"Seit Beginn des Sommers hat sich die Lage in Gaza weiter verschlechtert: Die Auswirkungen der israelischen Angriffe auf die Zivilbevölkerung werden immer gravierender. Da die Grenzübergänge geschlossen sind, können kaum noch medizinische Hilfsgüter und Lebensmittel nach Gaza geliefert werden. Impfungenkönnen nicht mehr durchgeführt werden. Kleinkinder unter fünf Jahren sind kaum oder gar nicht geimpft und daher besonders anfällig für sich ausbreitende Epidemien.
Durch die unzureichende Lebensmittelversorgung steigt die Zahl der unterernährten Kinder. 30 % der Kinder unter zwei Jahren sind mittlerweile betroffen.
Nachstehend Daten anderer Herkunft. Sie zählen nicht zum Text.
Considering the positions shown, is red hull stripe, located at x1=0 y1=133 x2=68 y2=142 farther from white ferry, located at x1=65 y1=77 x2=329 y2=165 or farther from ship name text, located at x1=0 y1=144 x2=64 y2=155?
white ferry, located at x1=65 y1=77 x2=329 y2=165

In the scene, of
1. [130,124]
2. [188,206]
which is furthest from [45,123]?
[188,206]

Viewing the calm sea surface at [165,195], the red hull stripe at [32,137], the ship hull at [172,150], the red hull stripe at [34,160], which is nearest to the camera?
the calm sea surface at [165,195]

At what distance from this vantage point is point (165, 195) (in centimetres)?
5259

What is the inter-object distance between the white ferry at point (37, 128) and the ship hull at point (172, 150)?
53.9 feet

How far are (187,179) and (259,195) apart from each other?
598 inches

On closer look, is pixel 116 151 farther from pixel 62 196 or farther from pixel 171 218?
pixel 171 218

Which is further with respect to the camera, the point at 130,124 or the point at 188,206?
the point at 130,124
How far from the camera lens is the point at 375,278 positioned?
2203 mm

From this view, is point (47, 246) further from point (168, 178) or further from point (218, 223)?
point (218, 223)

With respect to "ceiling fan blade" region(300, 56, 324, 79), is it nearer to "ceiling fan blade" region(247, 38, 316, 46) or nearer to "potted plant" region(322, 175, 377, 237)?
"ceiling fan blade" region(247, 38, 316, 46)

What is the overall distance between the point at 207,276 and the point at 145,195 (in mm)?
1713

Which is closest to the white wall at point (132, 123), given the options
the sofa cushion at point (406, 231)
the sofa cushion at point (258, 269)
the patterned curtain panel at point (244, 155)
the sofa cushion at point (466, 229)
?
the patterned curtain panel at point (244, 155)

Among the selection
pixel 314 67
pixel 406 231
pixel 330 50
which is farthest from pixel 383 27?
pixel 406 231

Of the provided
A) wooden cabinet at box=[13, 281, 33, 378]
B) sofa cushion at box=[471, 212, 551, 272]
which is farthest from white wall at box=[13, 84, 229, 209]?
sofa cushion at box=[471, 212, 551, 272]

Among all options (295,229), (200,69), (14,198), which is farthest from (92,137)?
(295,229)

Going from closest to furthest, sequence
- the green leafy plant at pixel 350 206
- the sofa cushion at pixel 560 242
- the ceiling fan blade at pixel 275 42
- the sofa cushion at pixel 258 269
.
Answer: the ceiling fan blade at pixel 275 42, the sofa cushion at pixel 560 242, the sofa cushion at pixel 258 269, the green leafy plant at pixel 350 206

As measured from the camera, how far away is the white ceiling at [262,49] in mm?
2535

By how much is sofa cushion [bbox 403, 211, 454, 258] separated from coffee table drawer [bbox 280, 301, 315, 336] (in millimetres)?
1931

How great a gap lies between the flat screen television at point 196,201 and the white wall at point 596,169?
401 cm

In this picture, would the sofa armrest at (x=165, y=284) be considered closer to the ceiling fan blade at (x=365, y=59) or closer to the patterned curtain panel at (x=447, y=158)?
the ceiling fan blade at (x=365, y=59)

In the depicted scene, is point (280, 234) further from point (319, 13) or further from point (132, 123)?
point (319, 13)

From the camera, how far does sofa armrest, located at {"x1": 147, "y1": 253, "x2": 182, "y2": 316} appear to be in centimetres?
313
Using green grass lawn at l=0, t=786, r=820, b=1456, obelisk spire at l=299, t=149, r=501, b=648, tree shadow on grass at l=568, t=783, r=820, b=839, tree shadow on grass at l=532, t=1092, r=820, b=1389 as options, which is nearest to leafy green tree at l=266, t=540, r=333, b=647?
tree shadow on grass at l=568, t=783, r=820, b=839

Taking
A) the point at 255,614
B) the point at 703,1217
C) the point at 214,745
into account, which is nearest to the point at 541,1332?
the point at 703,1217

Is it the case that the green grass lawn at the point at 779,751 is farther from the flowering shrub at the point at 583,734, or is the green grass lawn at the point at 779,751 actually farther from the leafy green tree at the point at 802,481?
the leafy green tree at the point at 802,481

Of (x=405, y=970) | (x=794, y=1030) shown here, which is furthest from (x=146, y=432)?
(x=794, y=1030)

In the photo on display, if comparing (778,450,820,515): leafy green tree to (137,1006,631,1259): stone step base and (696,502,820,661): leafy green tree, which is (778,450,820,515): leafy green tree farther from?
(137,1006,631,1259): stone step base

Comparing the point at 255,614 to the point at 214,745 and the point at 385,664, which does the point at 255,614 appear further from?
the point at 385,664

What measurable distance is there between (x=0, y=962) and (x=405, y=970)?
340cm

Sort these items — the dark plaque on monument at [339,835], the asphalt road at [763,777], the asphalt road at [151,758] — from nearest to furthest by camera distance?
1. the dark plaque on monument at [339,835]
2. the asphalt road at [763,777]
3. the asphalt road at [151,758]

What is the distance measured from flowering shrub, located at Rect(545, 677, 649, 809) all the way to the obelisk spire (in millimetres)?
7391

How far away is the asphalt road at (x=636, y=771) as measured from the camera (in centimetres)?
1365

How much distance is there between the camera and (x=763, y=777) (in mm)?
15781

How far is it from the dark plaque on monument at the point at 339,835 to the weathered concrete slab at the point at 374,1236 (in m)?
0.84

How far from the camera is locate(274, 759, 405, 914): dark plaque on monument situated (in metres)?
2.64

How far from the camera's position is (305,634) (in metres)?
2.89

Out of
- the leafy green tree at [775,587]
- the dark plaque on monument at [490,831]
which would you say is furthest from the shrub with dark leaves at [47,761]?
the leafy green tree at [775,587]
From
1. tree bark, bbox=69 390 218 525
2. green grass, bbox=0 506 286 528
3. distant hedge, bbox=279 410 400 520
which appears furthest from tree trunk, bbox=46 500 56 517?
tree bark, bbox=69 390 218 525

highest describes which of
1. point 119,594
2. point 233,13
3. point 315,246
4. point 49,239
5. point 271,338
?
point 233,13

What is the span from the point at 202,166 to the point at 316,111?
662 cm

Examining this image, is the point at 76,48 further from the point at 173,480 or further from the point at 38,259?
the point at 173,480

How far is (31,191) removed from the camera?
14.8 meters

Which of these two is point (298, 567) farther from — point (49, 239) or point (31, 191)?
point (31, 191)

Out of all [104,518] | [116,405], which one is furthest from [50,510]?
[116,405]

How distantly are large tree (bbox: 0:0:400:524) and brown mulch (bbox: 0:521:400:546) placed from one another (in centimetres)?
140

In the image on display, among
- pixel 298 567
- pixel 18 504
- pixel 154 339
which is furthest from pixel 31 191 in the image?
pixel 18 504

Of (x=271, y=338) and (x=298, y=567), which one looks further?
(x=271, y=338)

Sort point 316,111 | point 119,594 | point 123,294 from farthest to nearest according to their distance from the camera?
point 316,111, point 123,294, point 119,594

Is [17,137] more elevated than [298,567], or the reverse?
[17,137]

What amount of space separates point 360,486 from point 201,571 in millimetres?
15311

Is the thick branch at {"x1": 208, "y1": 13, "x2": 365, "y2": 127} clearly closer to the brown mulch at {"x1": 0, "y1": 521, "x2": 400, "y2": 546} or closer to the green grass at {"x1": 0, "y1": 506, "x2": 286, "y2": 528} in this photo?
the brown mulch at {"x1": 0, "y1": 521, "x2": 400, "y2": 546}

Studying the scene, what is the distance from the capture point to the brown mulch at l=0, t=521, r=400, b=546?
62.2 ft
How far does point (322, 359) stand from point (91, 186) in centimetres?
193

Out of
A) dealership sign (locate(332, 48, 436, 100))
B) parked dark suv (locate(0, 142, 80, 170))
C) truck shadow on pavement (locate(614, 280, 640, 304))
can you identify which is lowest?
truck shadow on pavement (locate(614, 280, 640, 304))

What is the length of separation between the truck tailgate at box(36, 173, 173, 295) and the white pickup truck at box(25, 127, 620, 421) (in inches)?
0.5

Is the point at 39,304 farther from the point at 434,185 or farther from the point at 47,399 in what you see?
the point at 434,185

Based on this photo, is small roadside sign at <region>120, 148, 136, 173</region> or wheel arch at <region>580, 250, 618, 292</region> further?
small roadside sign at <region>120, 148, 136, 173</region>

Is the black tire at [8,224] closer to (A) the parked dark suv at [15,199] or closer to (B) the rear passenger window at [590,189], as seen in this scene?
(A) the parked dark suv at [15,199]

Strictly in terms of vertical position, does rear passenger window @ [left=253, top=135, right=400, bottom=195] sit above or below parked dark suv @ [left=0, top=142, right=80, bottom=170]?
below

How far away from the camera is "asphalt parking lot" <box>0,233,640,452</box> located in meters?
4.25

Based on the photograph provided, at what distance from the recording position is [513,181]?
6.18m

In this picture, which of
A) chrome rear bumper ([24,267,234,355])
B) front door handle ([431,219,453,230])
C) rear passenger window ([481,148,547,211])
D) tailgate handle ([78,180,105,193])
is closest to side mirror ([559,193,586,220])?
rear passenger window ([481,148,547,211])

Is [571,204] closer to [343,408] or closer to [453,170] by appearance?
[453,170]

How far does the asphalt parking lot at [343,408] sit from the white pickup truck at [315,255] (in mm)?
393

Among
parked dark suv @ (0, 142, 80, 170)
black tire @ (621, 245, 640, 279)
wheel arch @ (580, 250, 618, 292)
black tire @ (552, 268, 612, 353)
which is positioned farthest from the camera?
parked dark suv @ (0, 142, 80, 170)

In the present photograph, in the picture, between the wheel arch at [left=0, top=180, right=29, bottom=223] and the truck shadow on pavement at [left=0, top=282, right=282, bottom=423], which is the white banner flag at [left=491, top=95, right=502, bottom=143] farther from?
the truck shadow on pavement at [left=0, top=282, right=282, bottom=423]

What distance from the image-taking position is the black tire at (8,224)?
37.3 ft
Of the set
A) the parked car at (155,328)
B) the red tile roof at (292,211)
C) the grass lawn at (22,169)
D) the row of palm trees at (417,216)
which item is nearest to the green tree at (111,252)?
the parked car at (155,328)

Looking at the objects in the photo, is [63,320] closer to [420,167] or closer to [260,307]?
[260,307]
In den medizinischen Zentren von Ärzte der Welt sehen wir, dass chronisch Kranke, die eigentlich erfolgreich behandelt worden waren, nun nicht mehr ausreichend medizinisch versorgt werden können. Ihr Zustand verschlechtert sich. Es braucht ein stabiles und sicheres Umfeld, das sich nicht jede Woche ändert, um unsere Patient*innen effektiv behandeln zu können. Die Zelte zur Unterbringung der Patient*innen sind bei weitem nicht ausreichend. Die lebensfeindlichen Bedingungen führen dazu, dass sich die Situation von Patient*innen stetig verschlechtert. Die Zahl der Patient*innen, die versterben, wird nicht zu den Kriegsopfern dazugezählt. Die Zahl der zivilen Opfer ist also deutlich höher als bekannt ist.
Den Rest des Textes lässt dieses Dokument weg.